Does FileVault 2 interfere with TRIM when using an SSD?


https://superuser.com/questions/315803/how-do-i-resize-a-filevault-2-encrypted-partition (not necessarily 100% related, but still interesting and relevant)

  • Thank you for your response. I do understand that garbage collection happens without knowledge of the filesystem or whether FileVault is functional. But I still don't understand how garbage collection can function as effectively if, as you put it, FileVault "scrambles all the bits". Won't the SSD recognize that free, but encrypted, space as being full, not free? And if so, won't write amplification be a big problem, even with TRIM in place?
    – mesch
    Sep 21 '14 at 22:10
  • Free space is free space. Only the data pages are encrypted. It's not correct to think of whole-disk encryption as being every block on the drive being written to as if it were some kind of encrypted ZIP archive. If you take a drive with 300 GB of free space and encrypted it with FV2, the controller still sees 300 GB of free space after it's encrypted. The DRIVE is not encrypted, all of its DATA is. Sep 22 '14 at 0:17
  • So are you saying that FileVault 2 doesn't fill empty pages on the SSD with scrambled bits? That's contrary to my (perhaps faulty) understanding, and would explain how garbage collection can still work. I had thought FileVault writes to every single page on the SSD, empty or not, during the encryption process (hence the "full-disk" encryption).
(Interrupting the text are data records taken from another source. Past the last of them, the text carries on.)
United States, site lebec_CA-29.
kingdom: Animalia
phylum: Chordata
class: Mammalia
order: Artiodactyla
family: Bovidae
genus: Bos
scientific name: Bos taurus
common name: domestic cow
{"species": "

Isn't that why there is some concern over the use of TRIM with software full-disk encryption like Truecrypt and Filevault 2, because it creates empty "un-scrambled" blocks on the SSD so people can tell what parts of the SSD are used to store data?
    – mesch
    Sep 22 '14 at 11:55
  • "So are you saying that FileVault 2 doesn't fill empty pages on the SSD with scrambled bits? " Correct. Encryption only takes place on the data itself, not the entire volume. Whole-disk encryption for FV2 only means that the operating system is encrypted, not merely the user folder, as was the case with legacy FileVault. This FV2-style of whole disk encryption is also the same as that used with Bitlocker and other encryption strategies. Anything else would be the kiss of death for garbage collection. And, again, there IS NO concern regarding Trim and SSDs (encrypted or otherwise). Sep 23 '14 at 6:52
  • OK I agree that if FileVault 2 isn't filling up free space then garbage collection shouldn't be a problem. This is contrary to every tutorial/document I can find on the subject of how FileVault 2 works though. The description is always "encrypts the entire drive", not "encrypts the entire used drive". Do you have a link to an article/technical document that demonstrates this?